▶ _Given request_
Go to the line that contains "How much of" and extract it along with every line after it, exactly, through the end of the data below.

▶ _Task inputs_
start

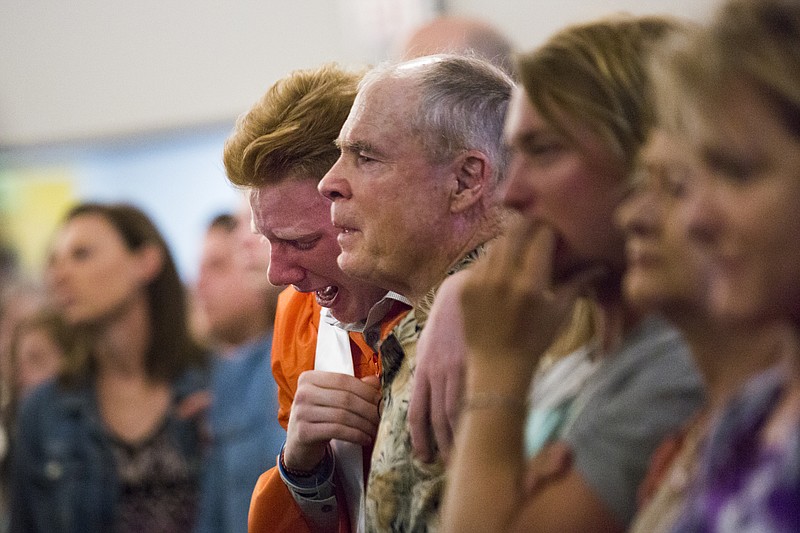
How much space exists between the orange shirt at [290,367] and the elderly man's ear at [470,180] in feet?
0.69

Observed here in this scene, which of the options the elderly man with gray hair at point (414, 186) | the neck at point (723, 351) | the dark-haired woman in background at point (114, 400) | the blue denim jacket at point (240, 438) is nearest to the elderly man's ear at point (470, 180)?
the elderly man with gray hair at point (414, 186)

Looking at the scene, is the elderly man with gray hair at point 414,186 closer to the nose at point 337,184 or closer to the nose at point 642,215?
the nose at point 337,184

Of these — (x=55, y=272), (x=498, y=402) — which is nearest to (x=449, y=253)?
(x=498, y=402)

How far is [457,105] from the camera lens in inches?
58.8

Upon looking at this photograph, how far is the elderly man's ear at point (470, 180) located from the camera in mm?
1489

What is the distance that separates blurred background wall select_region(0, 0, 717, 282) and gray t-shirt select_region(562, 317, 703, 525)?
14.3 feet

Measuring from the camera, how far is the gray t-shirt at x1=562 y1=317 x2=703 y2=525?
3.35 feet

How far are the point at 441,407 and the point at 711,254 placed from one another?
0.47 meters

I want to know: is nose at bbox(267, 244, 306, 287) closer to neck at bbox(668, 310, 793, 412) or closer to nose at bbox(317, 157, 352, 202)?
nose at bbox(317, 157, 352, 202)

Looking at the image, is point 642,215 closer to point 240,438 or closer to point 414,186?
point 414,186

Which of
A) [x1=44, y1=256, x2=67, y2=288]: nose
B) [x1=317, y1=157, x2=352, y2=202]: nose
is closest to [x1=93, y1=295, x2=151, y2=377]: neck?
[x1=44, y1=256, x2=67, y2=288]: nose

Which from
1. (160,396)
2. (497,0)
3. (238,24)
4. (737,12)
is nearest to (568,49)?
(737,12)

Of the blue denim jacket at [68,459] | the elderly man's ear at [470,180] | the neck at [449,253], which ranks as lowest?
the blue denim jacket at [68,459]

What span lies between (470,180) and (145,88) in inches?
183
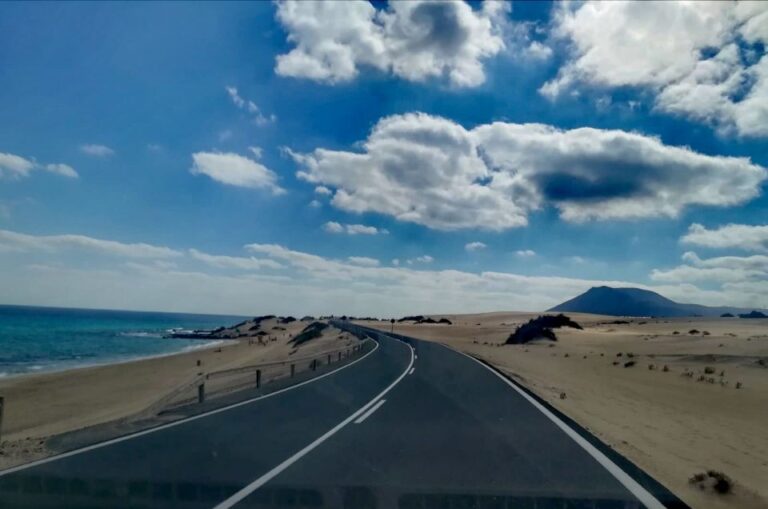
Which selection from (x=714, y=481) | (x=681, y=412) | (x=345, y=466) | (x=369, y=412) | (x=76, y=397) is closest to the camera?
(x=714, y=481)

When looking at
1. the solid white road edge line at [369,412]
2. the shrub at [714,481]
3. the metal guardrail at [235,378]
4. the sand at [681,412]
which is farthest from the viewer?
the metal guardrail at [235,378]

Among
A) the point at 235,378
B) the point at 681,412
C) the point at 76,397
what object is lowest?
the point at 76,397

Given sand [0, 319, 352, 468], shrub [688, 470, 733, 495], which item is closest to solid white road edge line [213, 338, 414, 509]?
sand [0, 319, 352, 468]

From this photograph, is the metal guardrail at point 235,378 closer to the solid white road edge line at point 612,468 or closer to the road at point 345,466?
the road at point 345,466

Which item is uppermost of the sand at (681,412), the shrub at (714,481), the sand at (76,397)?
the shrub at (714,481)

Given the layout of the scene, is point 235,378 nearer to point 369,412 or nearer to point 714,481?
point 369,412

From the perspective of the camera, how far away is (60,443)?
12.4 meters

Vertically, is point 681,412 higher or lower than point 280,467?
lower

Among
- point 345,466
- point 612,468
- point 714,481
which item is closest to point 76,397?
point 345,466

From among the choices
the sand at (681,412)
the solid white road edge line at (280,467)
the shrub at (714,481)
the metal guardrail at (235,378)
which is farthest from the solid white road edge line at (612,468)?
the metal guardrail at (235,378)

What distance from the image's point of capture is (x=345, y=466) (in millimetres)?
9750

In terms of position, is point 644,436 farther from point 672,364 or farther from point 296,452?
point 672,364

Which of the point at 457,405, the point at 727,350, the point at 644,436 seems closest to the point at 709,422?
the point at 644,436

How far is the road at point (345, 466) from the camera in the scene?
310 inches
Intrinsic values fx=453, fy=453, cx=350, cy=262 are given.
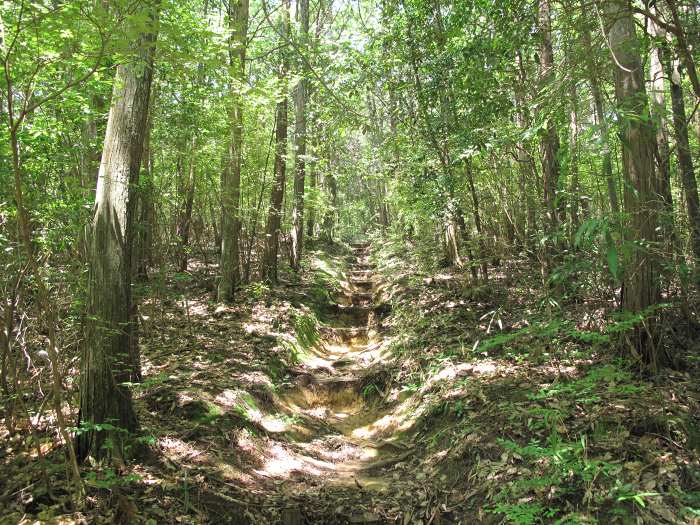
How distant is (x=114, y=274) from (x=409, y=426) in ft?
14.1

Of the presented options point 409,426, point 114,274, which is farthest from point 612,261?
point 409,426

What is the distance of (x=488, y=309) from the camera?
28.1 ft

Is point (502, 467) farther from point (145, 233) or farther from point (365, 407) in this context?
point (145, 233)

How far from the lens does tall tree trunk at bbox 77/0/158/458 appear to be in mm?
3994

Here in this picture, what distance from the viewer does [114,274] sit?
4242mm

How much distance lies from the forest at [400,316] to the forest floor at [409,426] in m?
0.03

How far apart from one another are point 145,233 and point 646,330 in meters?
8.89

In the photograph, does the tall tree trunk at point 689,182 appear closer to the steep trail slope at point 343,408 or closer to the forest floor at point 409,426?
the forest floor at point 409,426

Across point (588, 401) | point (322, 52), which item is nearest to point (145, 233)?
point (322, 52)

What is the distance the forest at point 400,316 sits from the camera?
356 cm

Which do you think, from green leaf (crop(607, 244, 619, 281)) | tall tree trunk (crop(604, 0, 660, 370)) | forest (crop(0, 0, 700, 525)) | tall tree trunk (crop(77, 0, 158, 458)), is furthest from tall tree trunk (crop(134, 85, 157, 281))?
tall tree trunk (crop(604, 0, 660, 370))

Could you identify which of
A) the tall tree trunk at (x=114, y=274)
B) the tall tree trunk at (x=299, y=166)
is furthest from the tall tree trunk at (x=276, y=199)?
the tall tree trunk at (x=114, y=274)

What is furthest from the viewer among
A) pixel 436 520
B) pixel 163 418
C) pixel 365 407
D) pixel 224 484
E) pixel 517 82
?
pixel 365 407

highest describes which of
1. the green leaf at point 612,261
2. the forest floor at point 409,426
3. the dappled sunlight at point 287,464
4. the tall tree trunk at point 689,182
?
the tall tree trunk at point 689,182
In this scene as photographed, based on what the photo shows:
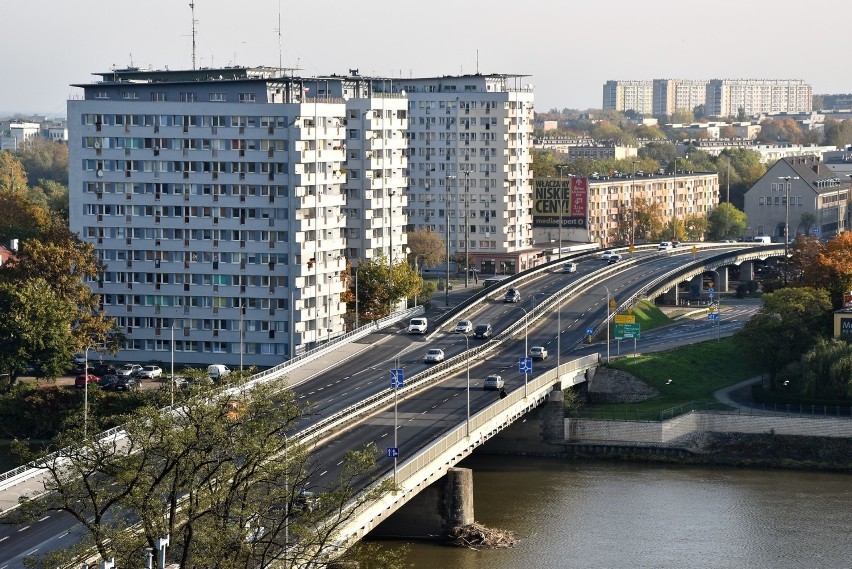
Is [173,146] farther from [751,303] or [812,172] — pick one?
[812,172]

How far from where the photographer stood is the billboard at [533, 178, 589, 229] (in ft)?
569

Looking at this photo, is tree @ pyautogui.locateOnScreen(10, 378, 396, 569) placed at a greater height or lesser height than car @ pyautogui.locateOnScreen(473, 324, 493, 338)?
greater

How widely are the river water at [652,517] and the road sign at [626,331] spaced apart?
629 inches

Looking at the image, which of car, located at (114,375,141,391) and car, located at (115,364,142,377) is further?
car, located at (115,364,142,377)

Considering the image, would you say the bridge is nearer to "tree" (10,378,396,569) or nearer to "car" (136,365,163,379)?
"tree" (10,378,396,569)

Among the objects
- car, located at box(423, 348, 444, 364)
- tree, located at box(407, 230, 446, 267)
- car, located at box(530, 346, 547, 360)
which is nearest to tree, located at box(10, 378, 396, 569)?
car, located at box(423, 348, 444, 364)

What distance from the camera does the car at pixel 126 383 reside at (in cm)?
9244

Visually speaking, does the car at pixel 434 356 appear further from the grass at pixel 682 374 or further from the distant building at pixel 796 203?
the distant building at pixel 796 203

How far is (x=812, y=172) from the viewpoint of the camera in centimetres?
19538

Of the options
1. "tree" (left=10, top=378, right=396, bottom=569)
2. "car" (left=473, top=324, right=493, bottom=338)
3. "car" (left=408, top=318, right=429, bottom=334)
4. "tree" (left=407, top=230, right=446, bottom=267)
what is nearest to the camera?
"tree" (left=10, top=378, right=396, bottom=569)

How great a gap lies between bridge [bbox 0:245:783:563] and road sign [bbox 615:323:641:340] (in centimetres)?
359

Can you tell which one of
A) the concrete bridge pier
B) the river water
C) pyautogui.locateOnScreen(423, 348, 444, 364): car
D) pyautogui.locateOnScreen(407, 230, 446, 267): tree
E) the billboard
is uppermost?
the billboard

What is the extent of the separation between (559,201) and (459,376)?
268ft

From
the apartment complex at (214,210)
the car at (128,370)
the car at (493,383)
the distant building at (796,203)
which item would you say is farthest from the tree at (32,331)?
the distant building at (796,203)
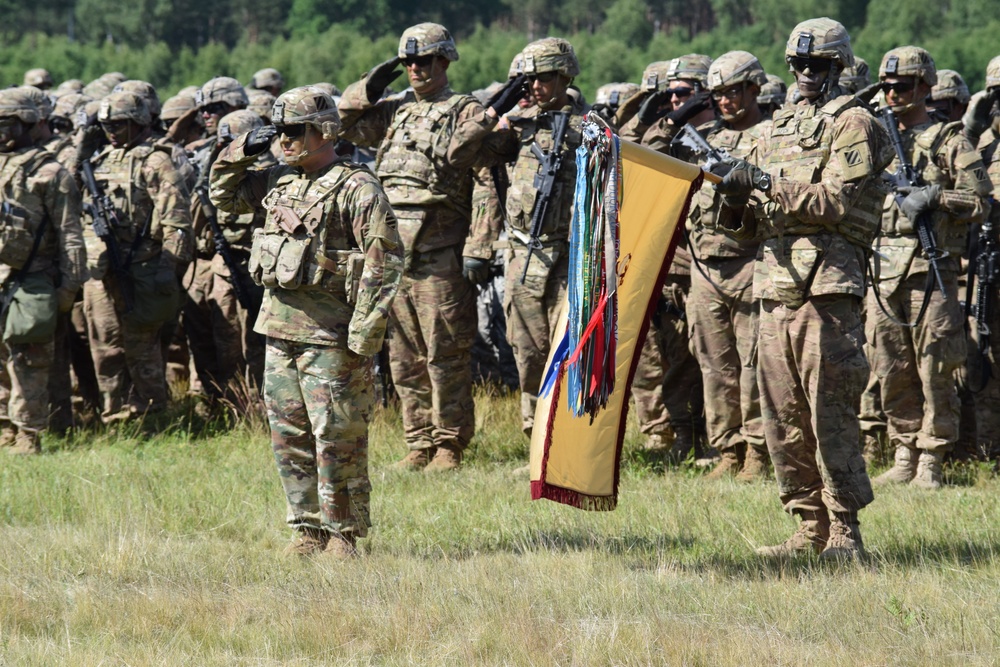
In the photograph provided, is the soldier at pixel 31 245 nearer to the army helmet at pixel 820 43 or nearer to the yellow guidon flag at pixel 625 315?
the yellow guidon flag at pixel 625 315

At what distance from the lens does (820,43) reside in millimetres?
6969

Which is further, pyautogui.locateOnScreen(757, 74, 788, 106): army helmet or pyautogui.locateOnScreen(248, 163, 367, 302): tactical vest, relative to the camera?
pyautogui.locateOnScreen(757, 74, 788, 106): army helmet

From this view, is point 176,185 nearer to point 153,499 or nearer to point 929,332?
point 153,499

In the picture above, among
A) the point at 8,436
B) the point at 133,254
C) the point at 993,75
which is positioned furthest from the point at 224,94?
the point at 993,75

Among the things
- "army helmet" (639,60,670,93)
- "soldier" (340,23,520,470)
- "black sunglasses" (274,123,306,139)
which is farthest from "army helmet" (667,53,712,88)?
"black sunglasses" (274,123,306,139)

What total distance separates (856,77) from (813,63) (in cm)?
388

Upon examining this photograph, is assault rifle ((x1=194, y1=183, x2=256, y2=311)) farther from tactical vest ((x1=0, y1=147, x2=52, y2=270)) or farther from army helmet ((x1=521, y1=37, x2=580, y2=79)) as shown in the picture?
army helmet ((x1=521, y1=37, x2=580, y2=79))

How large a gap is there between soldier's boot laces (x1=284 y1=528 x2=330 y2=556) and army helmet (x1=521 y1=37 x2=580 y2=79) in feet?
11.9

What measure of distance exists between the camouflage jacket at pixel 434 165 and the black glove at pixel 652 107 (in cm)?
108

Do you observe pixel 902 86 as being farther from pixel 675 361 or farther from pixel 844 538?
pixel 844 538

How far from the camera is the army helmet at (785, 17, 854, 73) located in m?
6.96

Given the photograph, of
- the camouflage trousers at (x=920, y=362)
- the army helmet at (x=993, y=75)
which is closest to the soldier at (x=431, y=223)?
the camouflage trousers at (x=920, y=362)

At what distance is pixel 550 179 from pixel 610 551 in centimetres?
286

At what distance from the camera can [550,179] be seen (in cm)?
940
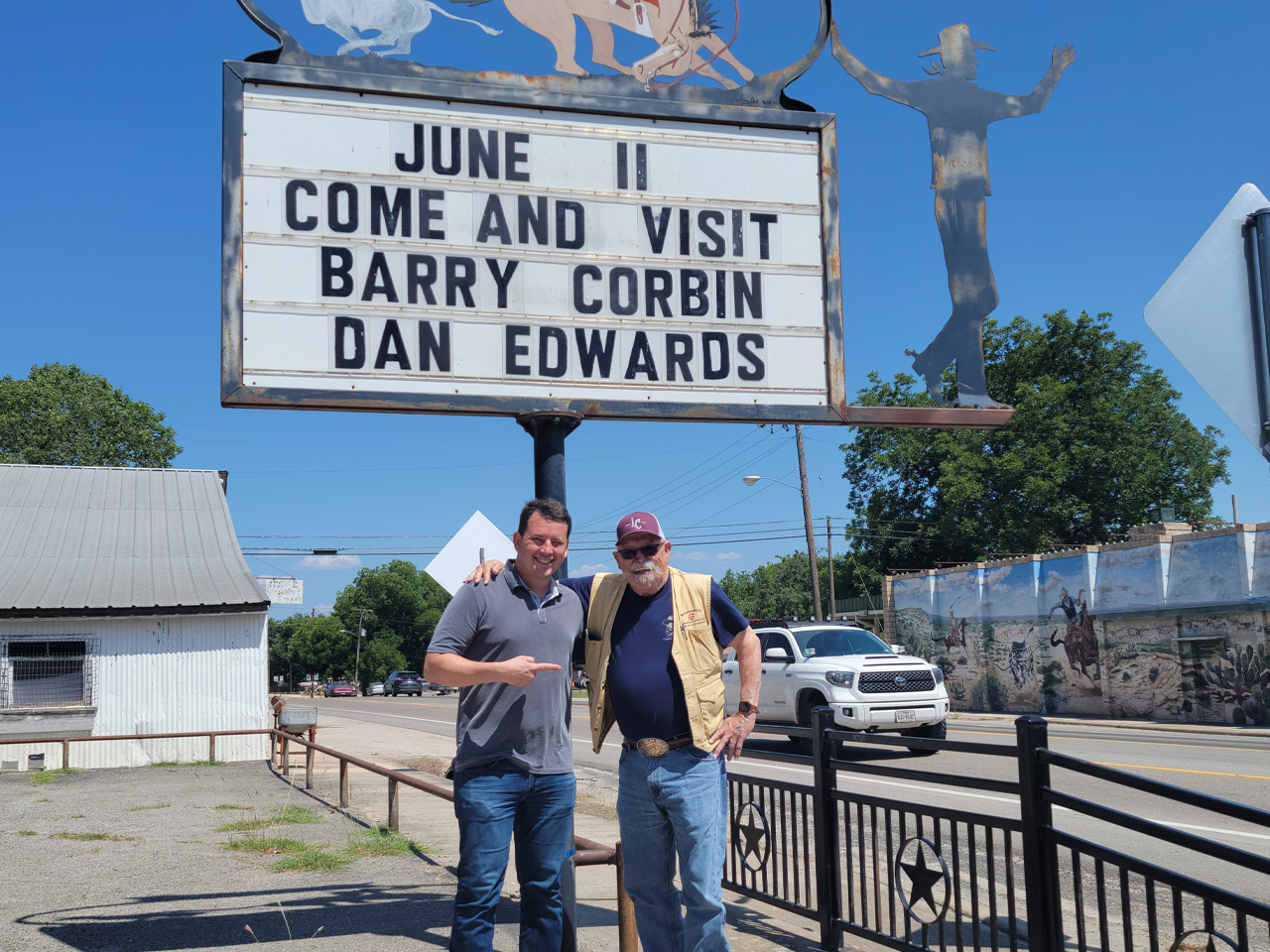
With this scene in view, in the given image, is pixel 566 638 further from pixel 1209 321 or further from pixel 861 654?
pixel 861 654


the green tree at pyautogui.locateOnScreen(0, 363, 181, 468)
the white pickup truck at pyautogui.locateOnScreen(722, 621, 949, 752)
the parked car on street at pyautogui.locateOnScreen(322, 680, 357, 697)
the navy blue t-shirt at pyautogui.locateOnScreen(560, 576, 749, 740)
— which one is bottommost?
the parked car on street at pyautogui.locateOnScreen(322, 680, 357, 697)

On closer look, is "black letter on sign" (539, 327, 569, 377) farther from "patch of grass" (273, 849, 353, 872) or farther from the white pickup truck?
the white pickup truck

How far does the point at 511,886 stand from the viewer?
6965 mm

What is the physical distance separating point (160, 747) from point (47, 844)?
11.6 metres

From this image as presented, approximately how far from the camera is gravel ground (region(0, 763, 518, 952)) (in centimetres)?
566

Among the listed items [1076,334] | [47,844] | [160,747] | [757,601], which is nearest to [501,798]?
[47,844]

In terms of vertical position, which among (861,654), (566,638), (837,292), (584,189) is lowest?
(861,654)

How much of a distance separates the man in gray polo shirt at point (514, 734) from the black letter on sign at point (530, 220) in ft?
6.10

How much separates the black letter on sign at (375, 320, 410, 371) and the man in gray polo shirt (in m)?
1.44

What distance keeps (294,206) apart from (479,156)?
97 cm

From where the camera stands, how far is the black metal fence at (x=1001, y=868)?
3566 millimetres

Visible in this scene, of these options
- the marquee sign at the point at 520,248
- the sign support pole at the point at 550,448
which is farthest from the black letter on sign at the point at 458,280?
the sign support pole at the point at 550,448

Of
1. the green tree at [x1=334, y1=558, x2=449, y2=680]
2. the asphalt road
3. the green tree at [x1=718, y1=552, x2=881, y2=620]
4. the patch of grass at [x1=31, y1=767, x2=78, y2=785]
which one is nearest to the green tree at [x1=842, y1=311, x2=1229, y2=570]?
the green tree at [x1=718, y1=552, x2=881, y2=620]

end

▶ _The completed task_
How much of a distance separates the man in gray polo shirt at point (514, 734) from the black letter on sign at point (530, 220) in ft?
6.10

How much separates the black letter on sign at (375, 320, 410, 371) and the man in gray polo shirt (in m)?
1.44

What distance keeps (294,206) apart from (479,156)?
97 cm

From where the camera stands, how far is the black metal fence at (x=1001, y=868)?
3566 millimetres

Visible in this scene, of these options
- the marquee sign at the point at 520,248
- the sign support pole at the point at 550,448
which is farthest from the black letter on sign at the point at 458,280?
the sign support pole at the point at 550,448

Of
1. the green tree at [x1=334, y1=558, x2=449, y2=680]
2. the asphalt road
3. the green tree at [x1=718, y1=552, x2=881, y2=620]
4. the patch of grass at [x1=31, y1=767, x2=78, y2=785]
which one is nearest to the green tree at [x1=842, y1=311, x2=1229, y2=570]?
the green tree at [x1=718, y1=552, x2=881, y2=620]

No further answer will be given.